SaveOnTrading.com homepage
SaveOnTrading.com

How would you describe your investing style today?

I focus all of my attention on overnight momentum trading and higher time-frame mean reversion trading.

Overnight momentum trading is taking out strong stocks on the close overnight in anticipation of a gap up in which I can sell into. Likewise, on the short side, I look to take weak stocks short overnight in anticipation of a gap down. There's a lot of nuance to it, but that is the general essence of it.

I am a slow and deep thinker so I focus on strategies that mesh with that.

In a momentum rich environment like 2020, 2021, 2024 and 2025, it works incredibly well. In a dull market like 2022 and right now (2026), this style of trading doesn't work well so you need to avoid it.

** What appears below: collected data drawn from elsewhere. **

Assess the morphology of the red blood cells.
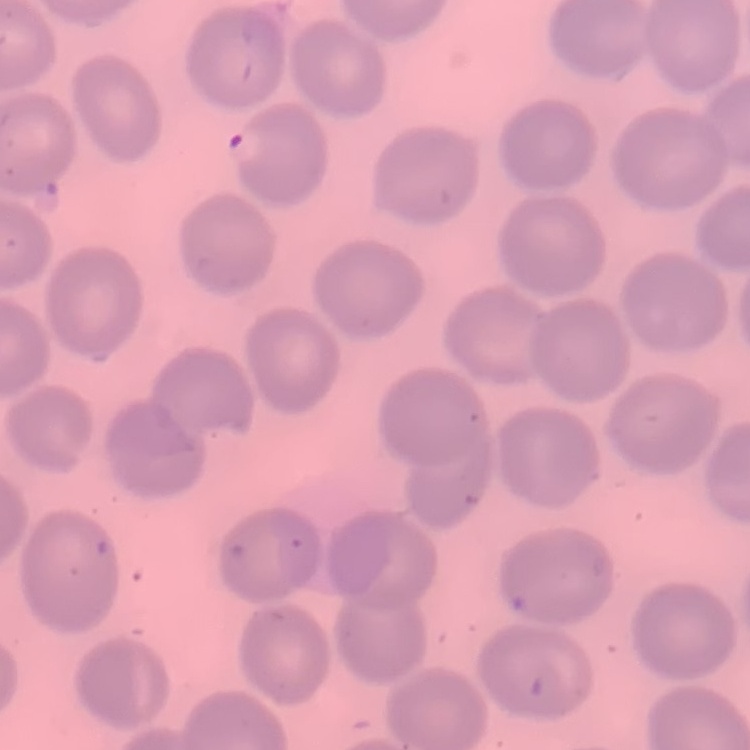

No rouleaux formation.

Stained with either Field's or Giemsa. Thin blood smear. One tile cut from a larger photomicrograph.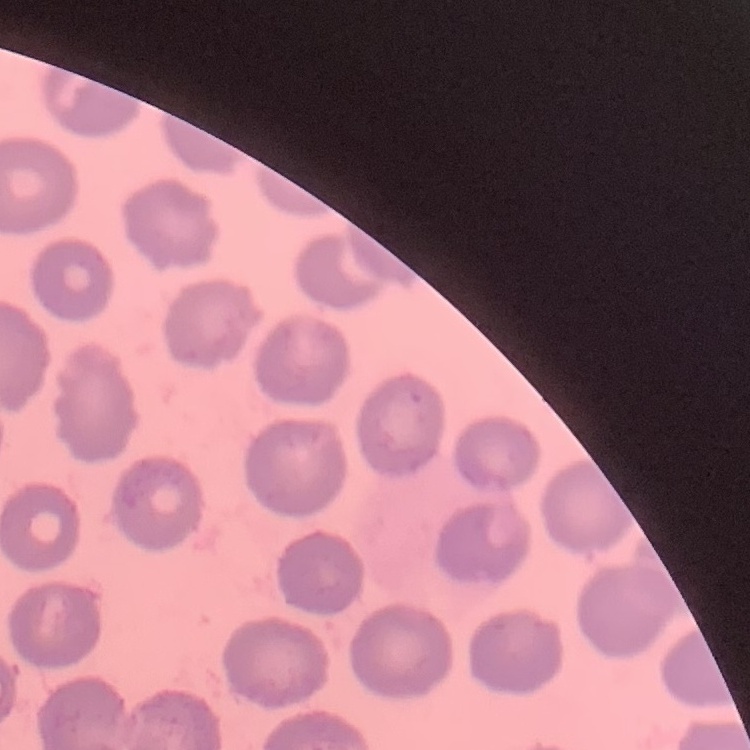 The red blood cells show no rouleaux formation. Square crop of a larger photomicrograph. Field's or Giemsa stain. Thin blood film.Locate every blood parasite and identify its species.
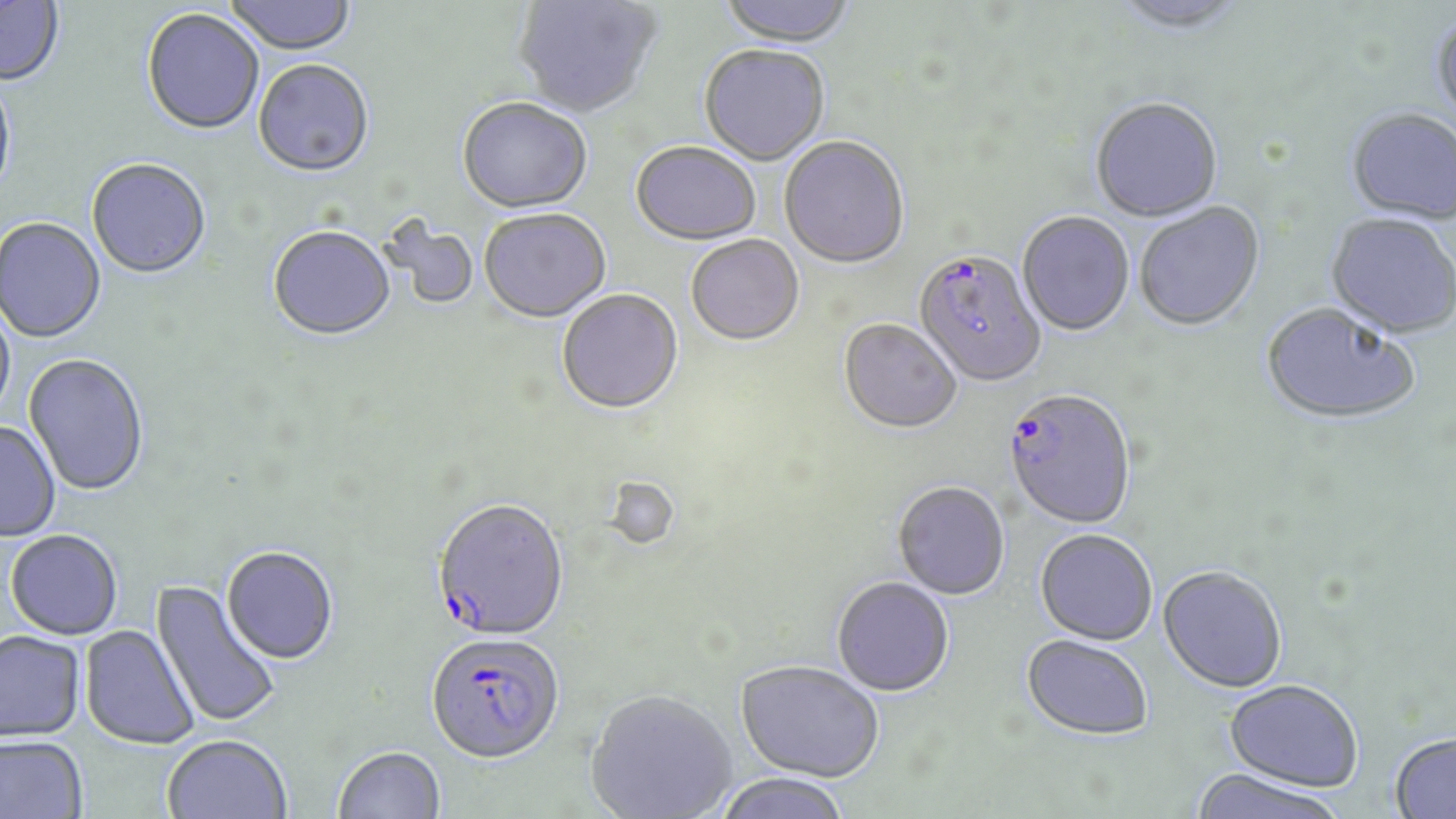
Approximate bounding boxes as (x1,y1)-(x2,y2) corner pairs in pixels.
Plasmodium falciparum-infected red blood cells: (913,252)-(1046,390), (1002,392)-(1136,531), (431,499)-(569,642), (426,631)-(565,762).
No Plasmodium ovale, Plasmodium malariae, Plasmodium vivax, Babesia divergens, or Trypanosoma brucei observed.

Uninfected red blood cell locations: (224,0)-(356,58), (513,0)-(662,120), (716,0)-(858,50), (0,1)-(64,87), (1109,1)-(1250,37), (141,10)-(264,137), (1430,14)-(1456,135), (698,47)-(830,167), (253,61)-(374,180), (0,76)-(17,207), (456,99)-(592,216), (1091,100)-(1223,224), (1345,110)-(1456,228), (779,138)-(909,271), (629,144)-(762,248), (86,160)-(211,281), (1135,203)-(1266,333), (479,210)-(611,325), (1017,213)-(1134,338), (1324,215)-(1456,341), (384,216)-(479,311), (0,218)-(106,344), (267,228)-(396,343), (686,237)-(804,347), (557,290)-(684,416), (0,299)-(16,424), (1260,305)-(1420,428), (838,320)-(961,436), (23,354)-(149,497), (0,421)-(61,542), (892,483)-(1010,602), (6,530)-(123,640), (1035,531)-(1158,648), (222,546)-(339,664), (1158,568)-(1287,695), (832,578)-(954,698), (150,579)-(283,730), (79,624)-(199,749), (0,630)-(85,741), (1021,636)-(1153,742), (735,660)-(884,782), (1223,682)-(1363,793), (585,688)-(737,819), (162,734)-(292,819), (1390,734)-(1456,819), (0,735)-(88,819), (333,745)-(446,819), (1187,769)-(1347,819), (713,773)-(852,819). Slide-level diagnosis: Plasmodium falciparum. One field of a larger specimen. Image is 1456×819 pixels. 1000x magnification. Thin blood film. Optical microscopy. May-Grünwald-Giemsa stain.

I also focus on higher time-frame mean reversion setups. In essence, it is when a stock gets incredibly steep over a number of weeks, months, or years, and I look to take the other side of the move for a reversal. There are a bunch of different permutations when it comes to this, but my favorite amongst them all is when I get to buy great companies at great prices usually as a result of short-term negative news.

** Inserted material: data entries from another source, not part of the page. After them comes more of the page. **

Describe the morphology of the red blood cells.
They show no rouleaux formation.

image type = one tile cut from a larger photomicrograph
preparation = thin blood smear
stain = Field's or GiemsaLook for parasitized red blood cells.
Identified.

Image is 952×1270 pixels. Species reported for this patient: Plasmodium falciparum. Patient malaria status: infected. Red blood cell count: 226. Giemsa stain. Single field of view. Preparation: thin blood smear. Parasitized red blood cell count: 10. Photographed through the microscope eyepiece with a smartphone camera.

Walk us through your process from finding an opportunity to exiting a position.

When it comes to overnight momentum trading, they purely come from three filters I look at into the close. One is for overnight momentum on the long side for mid/large caps, one is for overnight momentum on the long side for small caps, and one is for overnight momentum on the short side. I use custom built filters that I built into Trade Ideas, but essentially, it's stocks closing in the top 20% of their intraday range on huge volume. On the short side, it's just flipped: stocks closing in the bottom 20% of their intraday range. I look at these scans the last 20 minutes of the day, decide whether we are in an overnight long market, an overnight short market, or a no overnight tape and then I figure out why each stock is on the list, what the news is, what the dilution risk is, review prior overnight performance of each stock, and probably think through 20-30 different things that are important before deciding whether or not to take it, how much to risk, and what I think the upside and probability might be.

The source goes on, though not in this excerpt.